• [WHAT YOU SHOULD DO] The answer is the exact run of lines in the listing below from the line containing "渋谷「ひつじの湯」でラムしゃぶ&薬膳火鍋 火鍋ファイターの食べ歩き" up to and including the line containing "f:id:shizengaku:20170823172232j:plain", with pictures removed.

• [EXTRACTED DATA]
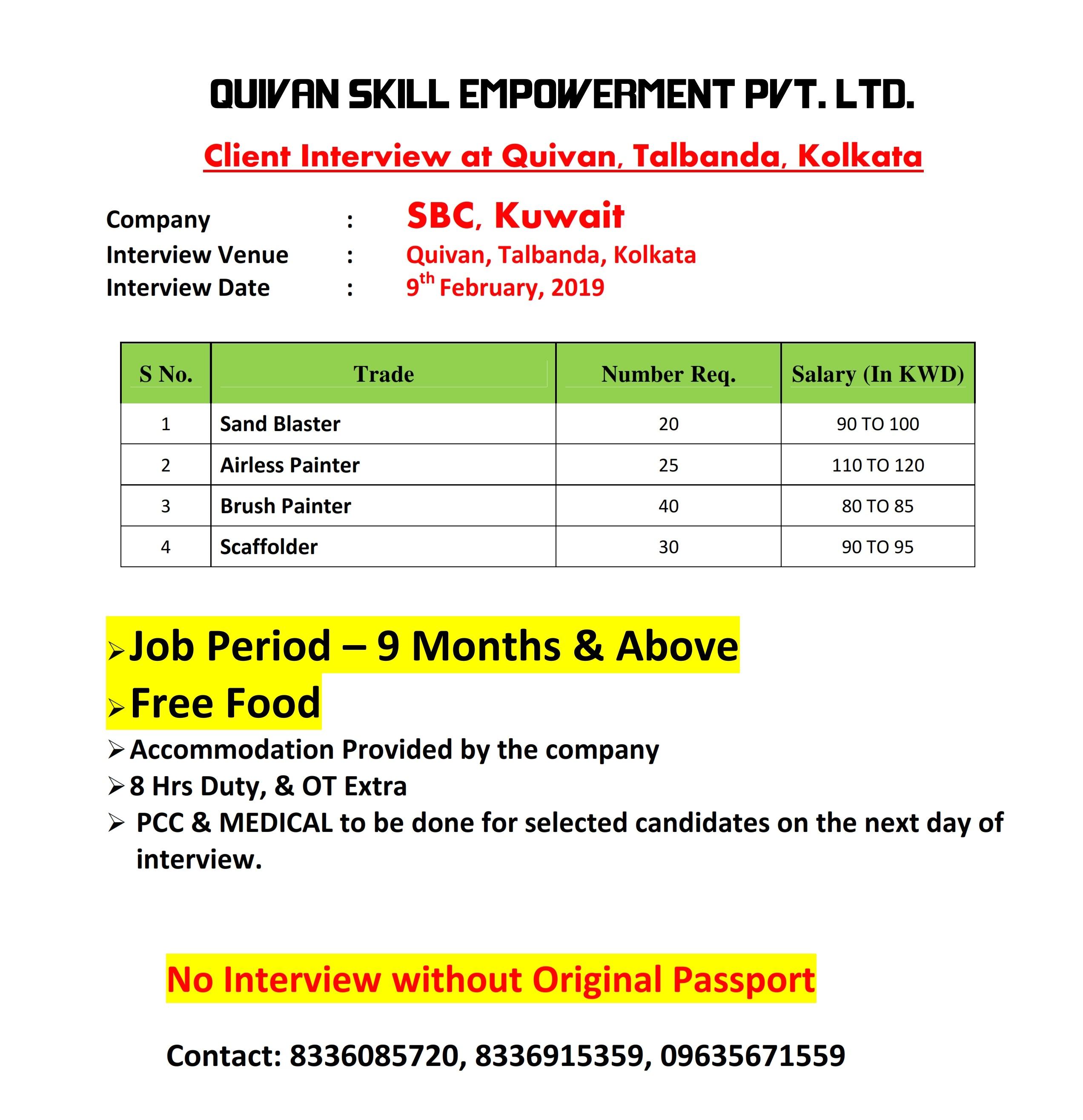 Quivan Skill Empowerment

==

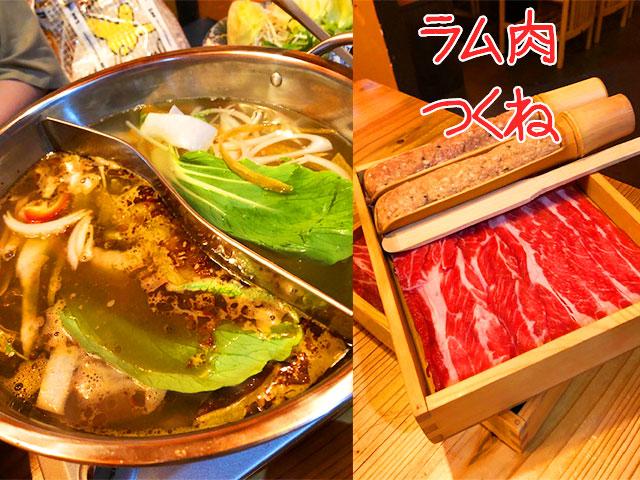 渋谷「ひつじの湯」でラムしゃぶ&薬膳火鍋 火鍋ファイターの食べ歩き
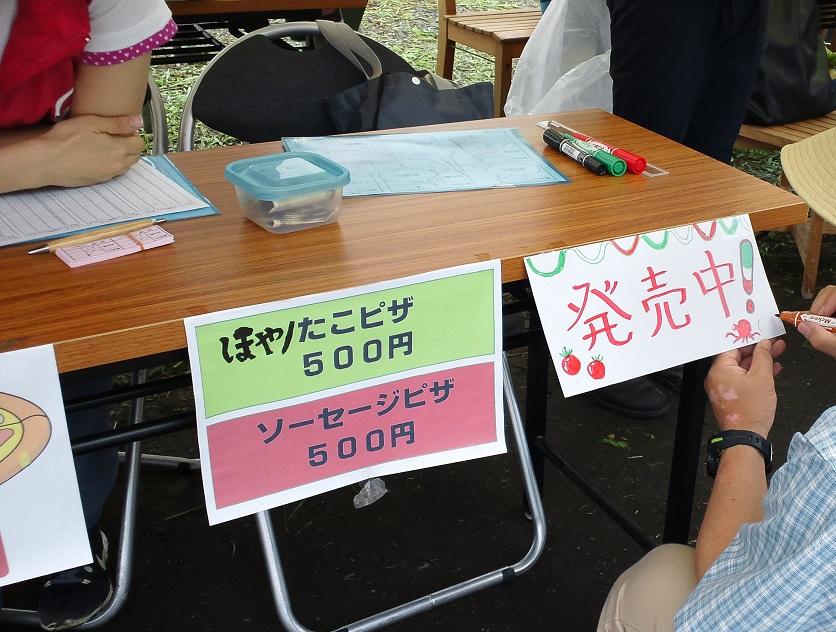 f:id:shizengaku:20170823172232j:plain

...

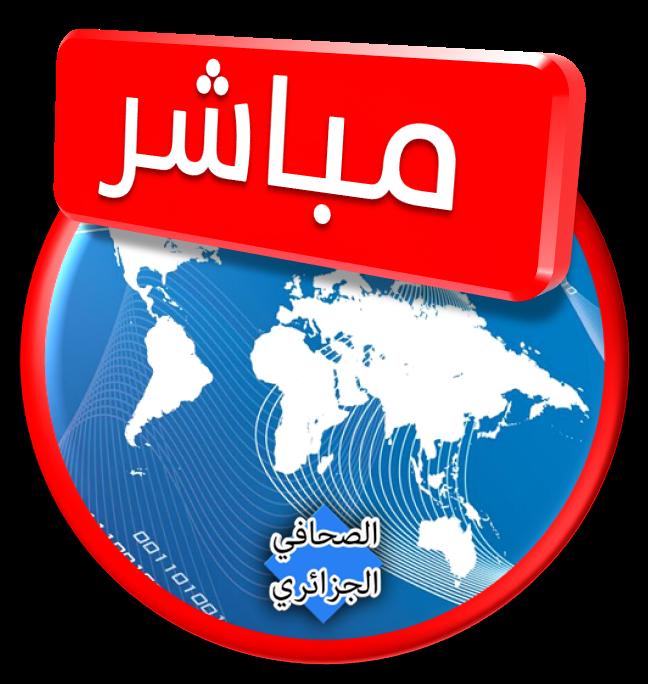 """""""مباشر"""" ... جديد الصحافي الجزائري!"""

• [THE COMPLETED TASK]
 渋谷「ひつじの湯」でラムしゃぶ&薬膳火鍋 火鍋ファイターの食べ歩き
 f:id:shizengaku:20170823172232j:plain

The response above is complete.